I looked at the way `diskimage-create.sh` creates the images for Ubuntu and it does include a flag `'-p' install amphora-agent from distribution packages (default: disabled)` but this is broken because it tries to use `amphora-agent` as package and does not care about UCA.

I've poked the Octavia Development Team about this as well.

One possible solution to keeping a fixed release (4.0.0) and do patch-updates for security is to provide Amphora-Images by Ubuntu directly. This way you can assure that these images come with your package. The drawback is that it needs a maintainer and causes labor on Canonical/Ubuntu's side.

Update:
Ok, it just can't find amphora-agent because it's looking into the wrong repositories regardless of the config. My bad. I could find the amphora-agent package in the repository manually.

/Daniel

Hello Daniel, or anyone else affected,

Accepted octavia into rocky-proposed. The package will build now and be available in the Ubuntu Cloud Archive in a few hours, and then in the -proposed repository.
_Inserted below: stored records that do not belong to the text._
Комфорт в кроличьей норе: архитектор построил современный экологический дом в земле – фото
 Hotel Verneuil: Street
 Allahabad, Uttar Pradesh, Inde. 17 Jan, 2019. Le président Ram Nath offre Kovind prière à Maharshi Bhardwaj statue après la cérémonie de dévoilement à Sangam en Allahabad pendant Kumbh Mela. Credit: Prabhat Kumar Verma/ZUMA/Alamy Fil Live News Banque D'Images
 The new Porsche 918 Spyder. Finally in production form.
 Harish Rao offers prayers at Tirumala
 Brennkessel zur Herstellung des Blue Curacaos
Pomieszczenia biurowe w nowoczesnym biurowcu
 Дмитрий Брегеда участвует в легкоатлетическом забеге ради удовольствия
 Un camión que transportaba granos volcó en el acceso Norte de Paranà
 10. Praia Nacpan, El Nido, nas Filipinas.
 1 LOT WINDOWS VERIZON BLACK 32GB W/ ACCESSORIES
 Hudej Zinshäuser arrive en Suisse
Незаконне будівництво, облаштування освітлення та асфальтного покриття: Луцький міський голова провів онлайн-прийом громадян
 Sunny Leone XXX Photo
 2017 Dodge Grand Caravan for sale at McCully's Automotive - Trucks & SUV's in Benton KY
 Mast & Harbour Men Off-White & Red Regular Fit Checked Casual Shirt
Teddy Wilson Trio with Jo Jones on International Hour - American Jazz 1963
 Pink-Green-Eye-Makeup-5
Please help us by testing this new package. To enable the -proposed repository:

  sudo add-apt-repository cloud-archive:rocky-proposed
  sudo apt-get update

Your feedback will aid us getting this update out to other Ubuntu users.

If this package fixes the bug for you, please add a comment to this bug, mentioning the version of the package you tested, and change the tag from verification-rocky-needed to verification-rocky-done. If it does not fix the bug for you, please add a comment stating that, and change the tag to verification-rocky-failed. In either case, details of your testing will help us make a better decision.

Further information regarding the verification process can be found at https://wiki.ubuntu.com/QATeam/PerformingSRUVerification . Thank you in advance!

Hi Daniel

As a distro all we can do is provide the patched packages to resolve the CVE; yes there are operator actions that need to be undertaken to refresh amphora.

As to how to build amphora images that use the Ubuntu Cloud Archive - take a look at:

  https://snapcraft.io/octavia-diskimage-retrofit

this tool will take a stock Ubuntu cloud image, and overlay the required packages from a configurable openstack release into it from octavia.

Hi James,

Thanks for the link!

I honestly didn't know that tool existed and neither did the Octavia Team Members I interacted with.

I will rebuild an image right away and give it a shot.

/Daniel

Its fairly new and was for some work that we did around the octavia charm tooling for the last development cycle for the openstack charms project.

Frode and I are working on some fixes/improvements to a) support disco so we can test something other than bionic and b) allow installation of pkgs from disco-proposed or a PPA to help with validating this type of update.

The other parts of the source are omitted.